Çizerin alıcı gözlerinde bakış değil bakınç… Düşsel çizgiler tasarımlanır anlamsal, anlatısal…  Görüntüsel basınç oluverirler.

Kurtuluş o basınçtan bakınçla çizim…

***

Yetmiş yaşımda gelip benimle candan dost oldu resim sanatı, nice gizimi, izimi onunla paylaştım.
Kardeşlerimse yetmiş yaşımda benimle ilgilerini kestiler. 

***
Zifirî zevksizliğinden kurtulsun gözüksün mü istiyorsun?
Alaca karanlık mı çizeceksin?
Işık serpiştirirsin her yanına, alacaya döner karanlık.
Bu yalnız resimde değil, düşüncede de böyledir.

***

Cizimin Cizi Ve ImiBazı arkadaşlar resimlerimden bir şey anlamadıklarını ya da anlamakta zorlandıklarını söylüyorlar ve benden resimlerimin neyi anlattığını açıklamamı istiyorlar.

Öyle bir şey yapmam.
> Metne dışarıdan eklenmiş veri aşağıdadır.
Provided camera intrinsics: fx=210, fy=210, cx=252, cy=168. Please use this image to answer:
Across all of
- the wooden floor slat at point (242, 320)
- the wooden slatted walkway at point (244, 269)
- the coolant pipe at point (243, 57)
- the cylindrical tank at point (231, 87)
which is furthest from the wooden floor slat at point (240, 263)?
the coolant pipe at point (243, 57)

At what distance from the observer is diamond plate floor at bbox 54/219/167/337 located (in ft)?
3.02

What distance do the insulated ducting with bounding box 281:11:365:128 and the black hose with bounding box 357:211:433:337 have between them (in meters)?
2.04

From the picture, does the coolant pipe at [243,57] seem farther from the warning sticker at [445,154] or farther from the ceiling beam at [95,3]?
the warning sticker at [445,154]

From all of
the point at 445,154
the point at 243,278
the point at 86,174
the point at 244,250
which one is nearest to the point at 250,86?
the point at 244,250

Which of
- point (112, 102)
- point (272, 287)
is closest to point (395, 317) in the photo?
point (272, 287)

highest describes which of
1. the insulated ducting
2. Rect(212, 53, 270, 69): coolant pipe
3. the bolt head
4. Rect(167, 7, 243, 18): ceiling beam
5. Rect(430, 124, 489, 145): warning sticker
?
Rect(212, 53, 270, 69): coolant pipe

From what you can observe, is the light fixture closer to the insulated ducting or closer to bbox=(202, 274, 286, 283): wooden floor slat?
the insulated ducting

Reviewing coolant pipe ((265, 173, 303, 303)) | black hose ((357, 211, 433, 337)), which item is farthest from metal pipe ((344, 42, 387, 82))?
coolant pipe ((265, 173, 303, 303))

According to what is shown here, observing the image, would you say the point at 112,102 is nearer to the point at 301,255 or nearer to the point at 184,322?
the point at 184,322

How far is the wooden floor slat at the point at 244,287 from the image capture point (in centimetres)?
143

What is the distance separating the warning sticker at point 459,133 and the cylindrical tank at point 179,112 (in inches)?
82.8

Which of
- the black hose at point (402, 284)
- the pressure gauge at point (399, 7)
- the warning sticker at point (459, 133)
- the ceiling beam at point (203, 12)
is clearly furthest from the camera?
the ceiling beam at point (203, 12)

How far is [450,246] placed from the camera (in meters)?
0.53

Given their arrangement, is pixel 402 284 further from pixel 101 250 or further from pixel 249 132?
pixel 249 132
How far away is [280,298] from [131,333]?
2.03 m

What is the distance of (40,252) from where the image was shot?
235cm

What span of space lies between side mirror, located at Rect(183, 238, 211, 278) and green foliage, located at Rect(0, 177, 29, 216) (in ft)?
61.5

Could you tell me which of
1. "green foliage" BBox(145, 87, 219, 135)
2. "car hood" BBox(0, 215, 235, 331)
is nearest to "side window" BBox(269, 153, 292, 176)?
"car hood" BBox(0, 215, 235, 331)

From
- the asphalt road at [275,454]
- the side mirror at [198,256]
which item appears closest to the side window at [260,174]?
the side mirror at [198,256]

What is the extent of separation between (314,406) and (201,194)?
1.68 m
Çünkü bana göre, bir yapıt kendini kolay ele vermemeli, farklı yorumlara yol açabilmeli. Bir peyzajda resmin bütün teknikleri olabilir, usta bir elden çıkmış da olabilir, hatta görsel olarak kusursuz da olabilir, ama bir süre sonra ona bakmaz olursunuz, anlamsızlaşır. Oysa bir resimden insan her bakışta farklı öyküler çıkarabilmeli ya da çıkarmak için kendini gönüllü zorlayabilmeli.

İşte benim resim /çizim anlayışım budur. Yaptıklarımın sanatsal değerini bilemem ama bu çizgide gidiyorum, gideceğim.

ÜÇ DAL FARKI VE SAYGI

Bir habercinin, muhabirin, daha dar anlamıyla bir gazetecinin olaylara ve insanlara bakışı nesneldir, sorgulayıcıdır, çelişki yakalayıcıdır, yerine göre de ironiktir.

Bir yazarın, edebiyatçının bakışında da bunlar vardır, ama fazlası da vardır, fazlası yorumdur, özgürlüktür, imgedir, sanatsallıktır, kurmacalıktır.

Bir ressamın bakışında ise, yazarın bakışında olanlara ek olarak görsellik vardır.

Ben bu saydığım üç dala da bir biçimde konmuş bir adamım a dostlar. Üç dala konmak insana daha geniş ve varsıl bir görüş açısı kazandırır.

Bir dala konup duranları bunu anlamasını beklemem. Ama saygı beklerim.